Food Storage 101: What To Store

April 26, 2014, by Ken Jorgustin

pantry-food-storage

 

WHAT FOOD SHOULD I STORE?

The first real tip here for ‘Food Storage 101′ is this: Store what you will eat! You can spend lots of time analyzing calories, nutritional content, and other factors, but I think the bottom line here is if you store what you eat on a daily basis, I think you’ll be just fine.

Here are more basic tips to get started with food storage:

(UPDATED)

 
Note: When I said “you’ll be just fine” regarding simply storing more foods that you already eat, let me emphasize that this philosophy will get you through all short term emergency situations, most medium term disasters, but will probably come up short in the event of a complete long-term collapse (but that’s not ‘Food Storage 101′) ;)

 
Storing what you regularly eat will also help with adequate rotation of your food storage.
If you store foods you’re not eating, they will just sit there and not be rotated.
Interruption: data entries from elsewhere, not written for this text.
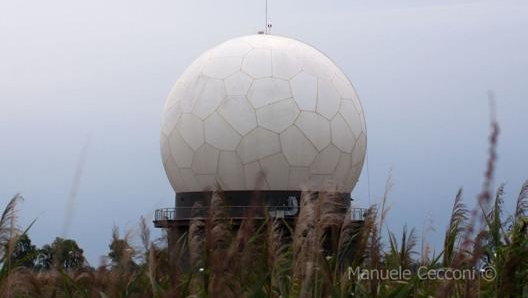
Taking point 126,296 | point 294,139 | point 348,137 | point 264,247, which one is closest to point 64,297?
point 126,296

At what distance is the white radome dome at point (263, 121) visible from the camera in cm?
1877

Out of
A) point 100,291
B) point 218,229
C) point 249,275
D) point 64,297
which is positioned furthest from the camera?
point 64,297

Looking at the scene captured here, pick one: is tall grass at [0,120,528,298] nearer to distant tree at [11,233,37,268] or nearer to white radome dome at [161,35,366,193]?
distant tree at [11,233,37,268]

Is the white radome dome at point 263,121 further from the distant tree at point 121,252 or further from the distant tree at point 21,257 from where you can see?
the distant tree at point 121,252

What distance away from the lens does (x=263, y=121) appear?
Answer: 61.3 feet

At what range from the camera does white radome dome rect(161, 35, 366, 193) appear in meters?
18.8

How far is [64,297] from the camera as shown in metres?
5.17

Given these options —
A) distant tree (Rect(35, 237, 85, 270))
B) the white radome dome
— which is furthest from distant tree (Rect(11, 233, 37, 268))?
the white radome dome

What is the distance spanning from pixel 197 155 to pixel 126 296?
14878 millimetres

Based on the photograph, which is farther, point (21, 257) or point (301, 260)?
point (21, 257)

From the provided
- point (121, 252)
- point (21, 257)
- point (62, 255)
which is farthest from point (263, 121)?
point (121, 252)

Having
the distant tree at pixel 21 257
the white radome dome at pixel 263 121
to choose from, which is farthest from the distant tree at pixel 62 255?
the white radome dome at pixel 263 121

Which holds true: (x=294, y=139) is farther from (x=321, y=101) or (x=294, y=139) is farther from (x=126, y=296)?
(x=126, y=296)

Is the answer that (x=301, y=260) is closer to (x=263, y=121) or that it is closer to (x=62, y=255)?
(x=62, y=255)
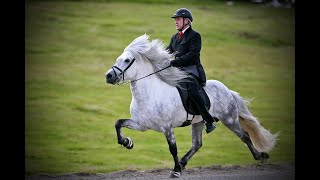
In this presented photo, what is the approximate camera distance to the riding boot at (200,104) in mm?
9734

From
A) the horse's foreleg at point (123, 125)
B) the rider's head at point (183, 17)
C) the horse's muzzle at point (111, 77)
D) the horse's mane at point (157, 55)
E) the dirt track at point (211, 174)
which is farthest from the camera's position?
the dirt track at point (211, 174)

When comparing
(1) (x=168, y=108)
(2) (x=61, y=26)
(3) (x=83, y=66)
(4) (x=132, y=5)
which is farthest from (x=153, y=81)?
(4) (x=132, y=5)

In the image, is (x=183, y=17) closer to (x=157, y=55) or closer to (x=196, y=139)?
(x=157, y=55)

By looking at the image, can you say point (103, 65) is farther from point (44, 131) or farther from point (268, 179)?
point (268, 179)

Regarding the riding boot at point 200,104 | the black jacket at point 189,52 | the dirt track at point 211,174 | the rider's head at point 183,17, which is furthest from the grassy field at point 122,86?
the rider's head at point 183,17

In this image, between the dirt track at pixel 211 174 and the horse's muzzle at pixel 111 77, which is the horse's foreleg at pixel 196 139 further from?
the horse's muzzle at pixel 111 77

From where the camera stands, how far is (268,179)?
10.5m

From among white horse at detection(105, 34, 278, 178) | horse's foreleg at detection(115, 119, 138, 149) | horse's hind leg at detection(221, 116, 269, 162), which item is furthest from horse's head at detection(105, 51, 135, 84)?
horse's hind leg at detection(221, 116, 269, 162)

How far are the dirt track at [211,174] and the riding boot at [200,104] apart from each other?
0.90 metres

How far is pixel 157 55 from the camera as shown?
31.9 feet

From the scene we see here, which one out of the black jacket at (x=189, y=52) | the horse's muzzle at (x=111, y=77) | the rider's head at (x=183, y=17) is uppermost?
the rider's head at (x=183, y=17)

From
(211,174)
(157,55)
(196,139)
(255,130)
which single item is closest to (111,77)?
(157,55)

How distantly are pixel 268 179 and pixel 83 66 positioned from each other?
14.0 m

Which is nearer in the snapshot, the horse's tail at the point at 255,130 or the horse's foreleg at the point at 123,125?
the horse's foreleg at the point at 123,125
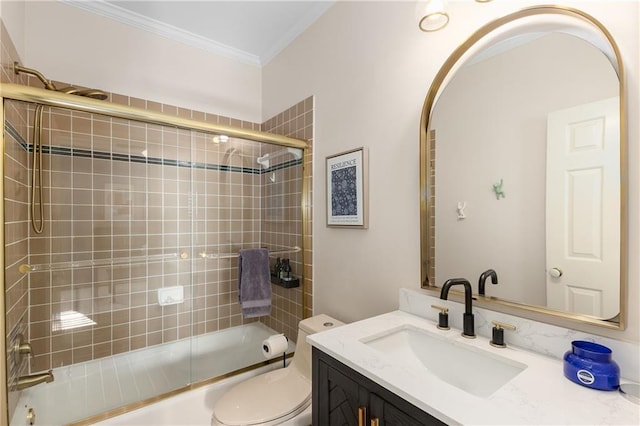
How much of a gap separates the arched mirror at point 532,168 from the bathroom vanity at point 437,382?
193mm

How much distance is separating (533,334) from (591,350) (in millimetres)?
167

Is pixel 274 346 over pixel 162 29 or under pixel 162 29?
under

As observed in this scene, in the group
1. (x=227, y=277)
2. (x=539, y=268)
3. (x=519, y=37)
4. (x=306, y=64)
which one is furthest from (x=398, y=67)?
(x=227, y=277)

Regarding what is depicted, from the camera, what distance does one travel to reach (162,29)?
217 centimetres

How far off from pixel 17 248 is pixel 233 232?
3.67 ft

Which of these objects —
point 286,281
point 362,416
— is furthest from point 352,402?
point 286,281

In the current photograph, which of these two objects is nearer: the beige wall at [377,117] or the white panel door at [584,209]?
the white panel door at [584,209]

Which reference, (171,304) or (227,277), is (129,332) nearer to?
(171,304)

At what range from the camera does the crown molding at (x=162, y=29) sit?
1924mm

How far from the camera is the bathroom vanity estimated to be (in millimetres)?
641

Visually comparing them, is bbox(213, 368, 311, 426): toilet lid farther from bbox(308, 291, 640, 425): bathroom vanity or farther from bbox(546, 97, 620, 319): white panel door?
bbox(546, 97, 620, 319): white panel door

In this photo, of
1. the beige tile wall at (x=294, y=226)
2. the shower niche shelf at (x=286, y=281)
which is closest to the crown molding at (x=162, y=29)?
the beige tile wall at (x=294, y=226)

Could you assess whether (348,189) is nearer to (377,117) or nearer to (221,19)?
(377,117)

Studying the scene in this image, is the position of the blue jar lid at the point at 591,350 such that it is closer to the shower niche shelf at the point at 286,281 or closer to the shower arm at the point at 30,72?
the shower niche shelf at the point at 286,281
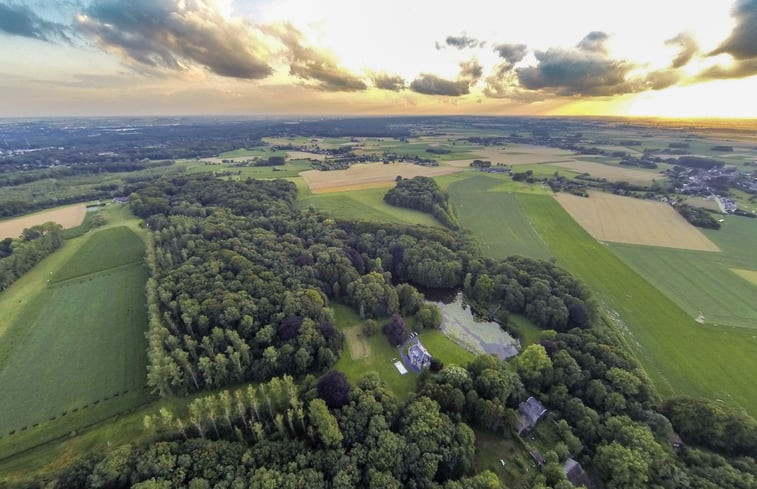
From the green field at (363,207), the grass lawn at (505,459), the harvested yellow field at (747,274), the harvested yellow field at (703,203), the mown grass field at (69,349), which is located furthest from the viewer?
the harvested yellow field at (703,203)

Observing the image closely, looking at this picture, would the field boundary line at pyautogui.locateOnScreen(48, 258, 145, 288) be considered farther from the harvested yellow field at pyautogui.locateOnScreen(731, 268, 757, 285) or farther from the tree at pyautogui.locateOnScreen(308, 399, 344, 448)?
the harvested yellow field at pyautogui.locateOnScreen(731, 268, 757, 285)

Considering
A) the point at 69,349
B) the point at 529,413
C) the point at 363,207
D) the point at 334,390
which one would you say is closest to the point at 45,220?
the point at 69,349

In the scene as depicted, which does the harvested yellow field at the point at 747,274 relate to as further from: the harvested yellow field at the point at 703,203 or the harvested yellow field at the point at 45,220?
the harvested yellow field at the point at 45,220

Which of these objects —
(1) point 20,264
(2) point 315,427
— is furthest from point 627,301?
(1) point 20,264

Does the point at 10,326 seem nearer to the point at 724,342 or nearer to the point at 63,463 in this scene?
the point at 63,463

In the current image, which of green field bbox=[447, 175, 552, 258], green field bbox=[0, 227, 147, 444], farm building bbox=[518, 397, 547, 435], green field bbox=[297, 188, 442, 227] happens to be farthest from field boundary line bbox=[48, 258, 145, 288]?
green field bbox=[447, 175, 552, 258]

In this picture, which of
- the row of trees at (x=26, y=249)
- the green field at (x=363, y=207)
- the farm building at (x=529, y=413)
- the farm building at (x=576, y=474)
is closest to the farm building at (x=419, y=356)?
the farm building at (x=529, y=413)
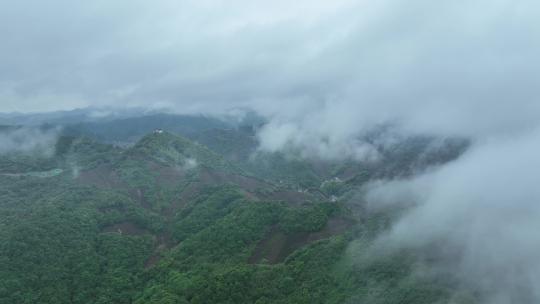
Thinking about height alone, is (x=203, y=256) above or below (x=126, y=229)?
above

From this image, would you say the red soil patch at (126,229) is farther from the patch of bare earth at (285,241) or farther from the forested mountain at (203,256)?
the patch of bare earth at (285,241)

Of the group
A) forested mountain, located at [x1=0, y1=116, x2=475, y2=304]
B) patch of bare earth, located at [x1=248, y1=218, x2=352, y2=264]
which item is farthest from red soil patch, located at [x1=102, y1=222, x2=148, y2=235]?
patch of bare earth, located at [x1=248, y1=218, x2=352, y2=264]

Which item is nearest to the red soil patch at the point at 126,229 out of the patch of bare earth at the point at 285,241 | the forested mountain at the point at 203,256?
the forested mountain at the point at 203,256

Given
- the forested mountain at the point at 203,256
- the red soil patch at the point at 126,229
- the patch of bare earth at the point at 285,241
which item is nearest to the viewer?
the forested mountain at the point at 203,256

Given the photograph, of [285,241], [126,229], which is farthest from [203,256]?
[126,229]

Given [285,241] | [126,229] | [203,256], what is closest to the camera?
[203,256]

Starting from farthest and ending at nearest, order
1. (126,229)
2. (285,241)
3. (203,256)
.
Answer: (126,229) < (285,241) < (203,256)

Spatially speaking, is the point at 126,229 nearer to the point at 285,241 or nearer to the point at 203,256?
the point at 203,256

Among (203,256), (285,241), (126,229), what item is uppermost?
(285,241)

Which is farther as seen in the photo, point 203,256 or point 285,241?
point 285,241

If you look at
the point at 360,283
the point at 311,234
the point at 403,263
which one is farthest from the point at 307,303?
the point at 311,234

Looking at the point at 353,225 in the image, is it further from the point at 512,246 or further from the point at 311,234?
the point at 512,246

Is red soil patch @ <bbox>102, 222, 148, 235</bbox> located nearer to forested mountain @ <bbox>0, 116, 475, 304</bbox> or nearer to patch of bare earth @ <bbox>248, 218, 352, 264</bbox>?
forested mountain @ <bbox>0, 116, 475, 304</bbox>
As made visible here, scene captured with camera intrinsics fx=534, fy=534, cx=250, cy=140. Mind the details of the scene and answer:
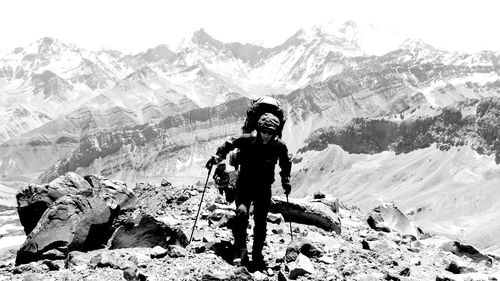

Start with a look at what you currently have in your pantry & cupboards and expand on that first. If you have the room, I recommend you keep a ‘working’ pantry that you will use on a daily basis for your meals. Your working pantry should be in or near your kitchen. It can simply be some well stocked cupboards, a closet or an actual pantry (small ancillary room to the kitchen).

In a separate place you should keep your ‘food storage’. This is where you will take from to restock your pantry. Again, depending on your space, this can be in a basement, garage, spare bedroom closet etc. (Be aware of the four things that affect food storage). There are several reasons for having a separate storage — Ever hear the saying “don’t put all of your eggs in one basket”? After all, in a true SHTF scenario, better to have some of your food compromised, than all of your food!

 

CANNED FOODS

As a general rule, canned foods make an excellent food storage item. Typically, most canned foods have a shelf life of several years, some even longer. For more information on canned food shelf life and Use-by Sell-by dates, read this.

Canned foods come in many varieties such as vegetables, meats, soups, fruits – to name a few.

Most canned foods in an emergency situation will not require that you heat or cook them before eating them. This is (could be) important!! They may not taste as good cold, but they will sustain you. Canned foods are already processed adequately for safely such as heat treated – so they are perfectly safe to eat cold.

They often go on sale too, so take advantage of great sale opportunities and stock up quickly.

 

BULK FOODS

Another choice for food storage are bulk foods. Generally they are more cost effective because you are buying them in bulk quantities.

Many of the foods that you can buy in bulk are items such as rice, grains and beans. If you are not familiar with cooking these items from ‘scratch’, you will need to educate yourself now. Cooking-baking with whole grains (making your own bread, etc.) takes a little practice. Better to learn now. Besides, they are so much healthier for you.

Buying bulk food items is taking it to the next level (and beyond). Here is a food storage calculator based on recommendations from the LDS community who are very active in promoting food storage.

 

MREs (MEALS READY TO EAT)

While a good overall food storage plan involves variety and diversity, you might consider adding some MRE’s (Meal Ready to Eat). One reason is you could have a nice hot meal without having to cook (some MRE’s come with a disposable ‘heater’ packet which provides a chemical reaction sufficient to heat the food).

Another plus is the portability of these meals. They are small and easy to store, perfect for an evacuation scenario and keeping some in your 72-hour emergency kit. They can also be surprisingly tasty (they’re better than they used to be years ago). One disadvantage is that they can be pricey and they are not meant for long-term consumption.

 

SEEDS

Many people forget this as a ‘food’ prep item. Heirloom seeds are a ‘must’ for every prepper in order to grow your own food. These should be stored properly and rotated every year or two. Check your packets for an expiration date. As seed packets are not expensive, it’s a very minimal expense to rotate these. More importantly though, you better know how to successfully grow a garden! Practice now, because mistakes WILL happen and you’ll need to learn.

 

HOW DO I KNOW IF I HAVE ENOUGH?

I don’t know if you can ever really be sure if you have enough. ‘Enough’ is a personal opinion based on your own assessment of the risks that we face. Let me tell you that I have been a prepper for years, and still I occasionally find something to add to my food storage.

As an example, I remember years ago after beginning storing food and supplies that I realized one important item that we did not have in our storage…….COFFEE! That’s right, I had absolutely no extra coffee in my stock. You better believe that the next time it went on sale, I went out and picked up a number of vacuum sealed cans to start my stock of coffee. (A great barter item too!)

A few months later, I realized that I did not have many additional spices beyond my working inventory. Coffee and spices both would add to providing a degree of comfort and zest in a survival situation. Appetite Fatigue can set in quickly – so consider diversifying your food storage with comfort foods, etc.

‘Enough’ depends on how many people are in your family and how long you want your food storage to last. One thing I can suggest that works for me is to ask yourself every time you take an item from your pantry, “Do I have enough of these?” Many times that simple question will prompt me to add an item to my storage.

Another trick that helps me is really browsing through the supermarket when I have some extra time. I’ll walk up and down every aisle looking at everything that is on sale. Occasionally, I come across an item and decide to add it to my stock. The key is to simply think about it. That’s the first step that leads to action.